= Great British Circus =

Great British Circus was a company that specialized in circus entertainment. Unusually for a UK-based circus company, it included wild animals such as tigers, camels and lions in its acts. Martin Lacey was the company's owner and Circus Director. In 2012, at the age of 70, he announced he would retire and the Great British Circus would not return for a 2013 season.

==Use of wild animals==

Martin Lacey defends the company's approach as follows: "The Circus takes veterinary advice from world-respected experts, not from campaign groups who too often seek to excite public sympathy in their quest for donations and support." Martin Lacey has bred tigers for many years and provided most of the tigers used in the Esso oil television advertisements up until the 1970s.

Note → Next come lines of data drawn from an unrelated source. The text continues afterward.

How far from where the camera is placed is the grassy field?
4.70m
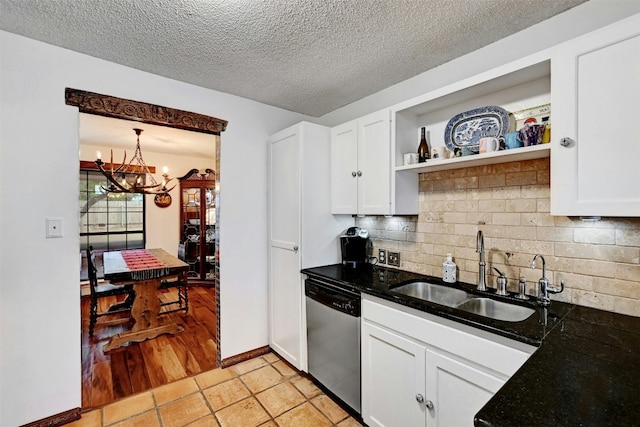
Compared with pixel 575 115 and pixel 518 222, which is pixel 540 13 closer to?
pixel 575 115

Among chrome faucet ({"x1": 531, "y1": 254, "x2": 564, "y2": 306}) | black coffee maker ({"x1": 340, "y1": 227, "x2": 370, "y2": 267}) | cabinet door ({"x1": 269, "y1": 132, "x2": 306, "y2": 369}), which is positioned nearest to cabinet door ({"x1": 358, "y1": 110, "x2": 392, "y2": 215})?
black coffee maker ({"x1": 340, "y1": 227, "x2": 370, "y2": 267})

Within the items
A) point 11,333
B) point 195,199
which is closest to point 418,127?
point 11,333

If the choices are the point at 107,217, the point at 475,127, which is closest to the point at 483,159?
the point at 475,127

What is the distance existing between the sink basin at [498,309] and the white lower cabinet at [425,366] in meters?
0.45

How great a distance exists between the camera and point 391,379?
5.44ft

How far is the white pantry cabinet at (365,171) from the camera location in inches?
81.7

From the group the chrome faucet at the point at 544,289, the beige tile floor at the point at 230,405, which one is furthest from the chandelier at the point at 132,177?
the chrome faucet at the point at 544,289

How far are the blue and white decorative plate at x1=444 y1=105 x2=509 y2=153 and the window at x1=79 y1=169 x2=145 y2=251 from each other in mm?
5302

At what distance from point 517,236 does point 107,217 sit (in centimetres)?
590

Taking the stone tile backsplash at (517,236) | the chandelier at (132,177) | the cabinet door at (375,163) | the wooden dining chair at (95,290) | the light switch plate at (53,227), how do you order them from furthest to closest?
1. the chandelier at (132,177)
2. the wooden dining chair at (95,290)
3. the cabinet door at (375,163)
4. the light switch plate at (53,227)
5. the stone tile backsplash at (517,236)

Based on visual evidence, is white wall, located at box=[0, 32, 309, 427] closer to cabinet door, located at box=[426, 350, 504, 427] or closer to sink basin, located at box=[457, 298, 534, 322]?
cabinet door, located at box=[426, 350, 504, 427]

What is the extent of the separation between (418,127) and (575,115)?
3.34 ft

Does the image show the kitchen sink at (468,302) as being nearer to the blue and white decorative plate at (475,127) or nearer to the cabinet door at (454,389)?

In April 2007, the Advertising Standards Authority (United Kingdom) upheld a complaint against the company's claim that it was "Voted No.1 for Animal Care". In February 2009, The Independent reported that the company brought performing elephants to a UK circus for the first time in ten years.

===Early Day Motions===
On March 3, 2009, an Early Day Motion was tabled by John Austin, referring to the introduction of elephants into the circus, as follows:
That this House shares the RSPCA's deep concern at the recent introduction of elephants into a circus in Nottinghamshire; hopes that the public will boycott the circus in protest; believes that the Government should intervene in this case and state categorically that it opposes the use of wild species in circuses; and urges the Government to bring forward proposals to ban the use of wild animals in circuses without further delay.This motion was signed by 110 MPs.
On the following day, another EDM was tabled by Mark Pritchard, specifically naming the Great British Circus, as follows: That this House notes with concern the continuing use of non-domesticated animals in circuses and more recently the re-introduction of elephants by the Great British Circus; is increasingly concerned by the delay of the Department for the Environment, Food and Rural Affairs in reporting on increasing amounts of evidence surrounding poor animal welfare standards in circuses; believes that the report of the Chair of the Circus Working Group fails to provide reliable information on this subject; supports the work of the Captive Animals Protection Society and others in achieving an end to animal use in circuses; and urges the Government to maintain its commitment to ban the use of non-domesticated animals in travelling circuses and to limit the use of domesticated species under a strict, accountable and open licensing system.This motion was signed by 78 MPs.

===Protest and Investigations===
The company's circus performances have attracted animals rights demonstrations at locations throughout the UK.

In August 2009, an undercover investigation secretly filmed a member of the circus staff hitting an elephant with a metal hook. The staff member was subsequently sacked.

==Noah's Ark Zoo Farm==
On October 19, 2009, the company was referred to in allegations in a BBC documentary that visitor attraction Noah's Ark Zoo Farm secretly looked after animals on its behalf. Noah's Ark Zoo Farm was subsequently expelled from the British and Irish Association of Zoos and Aquariums (BIAZA) in December 2009. BIAZA noted in a statement that The reasons for termination are due to a refusal to provide BIAZA with information when requested and entering into an arrangement with the Great British Circus, which contravenes the Animal Transaction Policy, despite having been warned of possible consequences and that the behaviour of NAZF has brought the association into disrepute .

==Purchase==

In 2014, Great British Circus was acquired by the Kirilov family. With over 20 years experience in circus throughout Europe, they redesigned and modernised the show, without the inclusion of any animals. Great British Circus is now a blend of traditional circus performers, hi-tech acts, music and dance, reminiscent of live theatre shows.

The Kirilovs, originating from Bulgaria, are the third generation of showmen and also own other entertainment ventures, including Big Kid Circus and Billi Smiles Circus, which operate throughout the world.